بِسْمِ اللَّهِ الرَّحْمَٰنِ الرَّحِيمِ
اقْرَأْ بِاسْمِ رَبِّكَ الَّذِي خَلَقَ ﴿١﴾ خَلَقَ الْإِنْسَانَ مِنْ عَلَقٍ ﴿٢﴾ اقْرَأْ وَرَبُّكَ الْأَكْرَمُ ﴿٣﴾ الَّذِي عَلَّمَ بِالْقَلَمِ ﴿٤﴾ عَلَّمَ الْإِنْسَانَ مَا لَمْ يَعْلَمْ ﴿٥﴾ كَلَّا إِنَّ الْإِنْسَانَ لَيَطْغَىٰ ﴿٦﴾ أَنْ رَآهُ اسْتَغْنَىٰ ﴿٧﴾ إِنَّ إِلَىٰ رَبِّكَ الرُّجْعَىٰ ﴿٨﴾ أَرَأَيْتَ الَّذِي يَنْهَىٰ ﴿٩﴾ عَبْدًا إِذَا صَلَّىٰ ﴿١٠﴾ أَرَأَيْتَ إِنْ كَانَ عَلَى الْهُدَىٰ ﴿١١﴾ أَوْ أَمَرَ بِالتَّقْوَىٰ ﴿١٢﴾ أَرَأَيْتَ إِنْ كَذَّبَ وَتَوَلَّىٰ ﴿١٣﴾ أَلَمْ يَعْلَمْ بِأَنَّ اللَّهَ يَرَىٰ ﴿١٤﴾ كَلَّا لَئِنْ لَمْ يَنْتَهِ لَنَسْفَعًا بِالنَّاصِيَةِ ﴿١٥﴾ نَاصِيَةٍ كَاذِبَةٍ خَاطِئَةٍ ﴿١٦﴾ فَلْيَدْعُ نَادِيَهُ ﴿١٧﴾ سَنَدْعُ الزَّبَانِيَةَ ﴿١٨﴾ كَلَّا لَا تُطِعْهُ وَاسْجُدْ وَاقْتَرِبْ ۩ ﴿١٩

Tafsir

  1. (Bacalah) maksudnya mulailah membaca dan memulainya (dengan menyebut nama Rabbmu yang menciptakan) semua makhluk.
  2. (Dia telah menciptakan manusia) atau jenis manusia (dari ‘alaq) lafal ‘Alaq bentuk jamak dari lafal ‘Alaqah, artinya segumpal darah yang kental.
  3. (Bacalah) lafal ayat ini mengukuhkan makna lafal pertama yang sama (dan Rabbmulah Yang Paling Pemurah) artinya tiada seorang pun yang dapat menandingi kemurahan-Nya. Lafal ayat ini sebagai Haal dari Dhamir yang terkandung di dalam lafal Iqra’.
  4. (Yang mengajar) manusia menulis (dengan qalam) orang pertama yang menulis dengan memakai qalam atau pena ialah Nabi Idris ‘alaihissalam
  5. (Dia mengajarkan kepada manusia) atau jenis manusia (apa yang tidak diketahuinya) yaitu sebelum Dia mengajarkan kepadanya hidayah, menulis dan berkreasi serta hal-hal lainnya.
  6. (Ketahuilah) artinya memang benar (sesungguhnya manusia benar-benar melampaui batas)

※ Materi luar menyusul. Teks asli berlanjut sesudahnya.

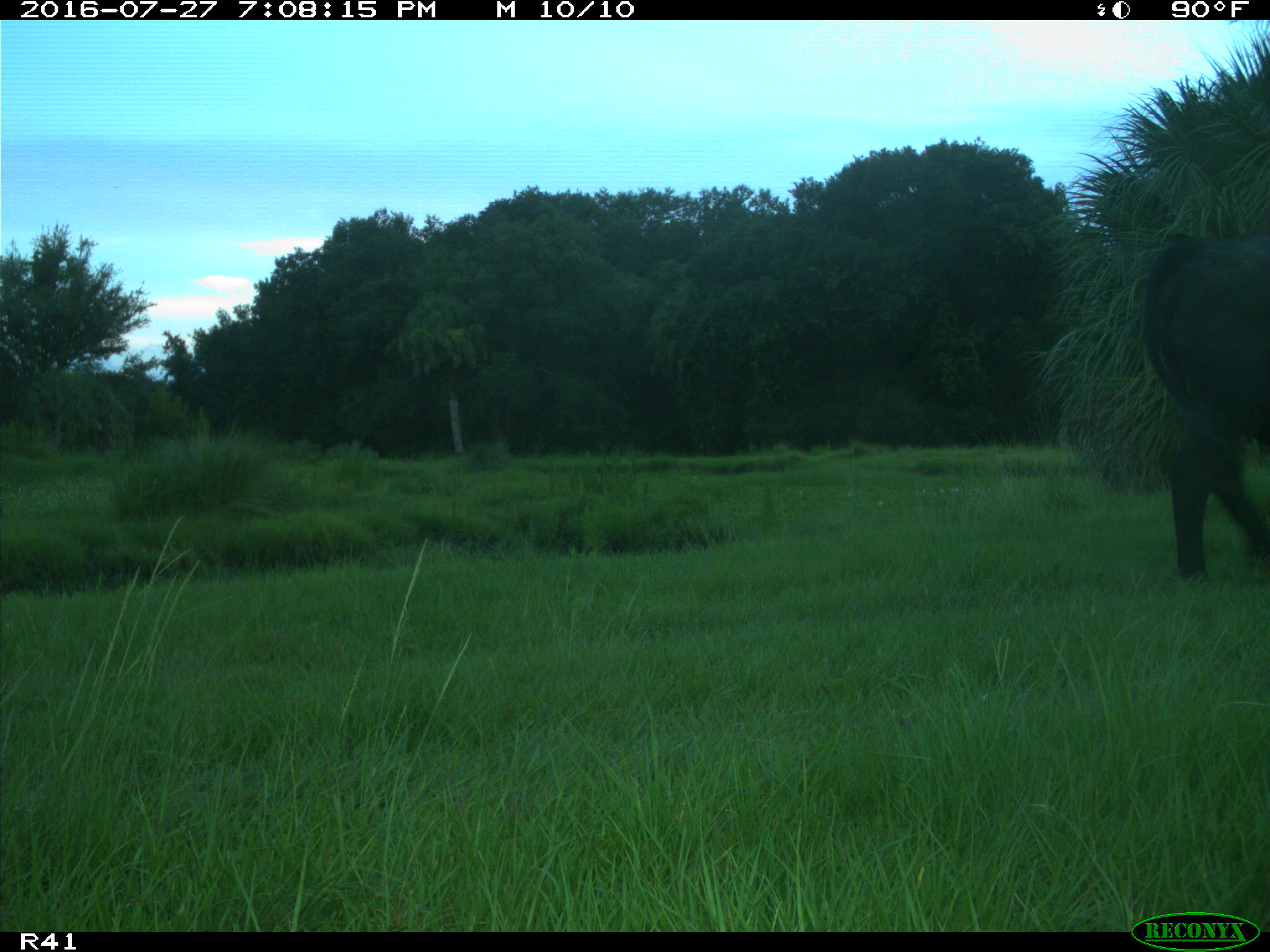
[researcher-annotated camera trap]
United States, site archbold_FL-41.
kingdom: Animalia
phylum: Chordata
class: Mammalia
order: Artiodactyla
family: Bovidae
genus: Bos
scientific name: Bos taurus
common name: domestic cow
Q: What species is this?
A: Bos taurus (domestic cow).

  7. (karena dia melihat dirinya) sendiri (serba cukup) dengan harta benda yang dimilikinya; ayat ini diturunkan berkenaan dengan sikap Abu Jahal. Dan lafal Ra-aa tidak membutuhkan Maf’ul kedua; dan lafal An Ra-aahu berkedudukan sebagai Maf’ul Lah.
  8. (Sesungguhnya hanya kepada Rabbmulah) hai Manusia (tempat kembali) yakni kembali kalian nanti, karena itu Dia kelak akan memberi balasan kepada orang yang melampaui batas sesuai dengan dosa-dosa yang telah dilakukannya. Di dalam ungkapan ini terkandung ancaman dan peringatan buat orang yang berlaku melampaui batas.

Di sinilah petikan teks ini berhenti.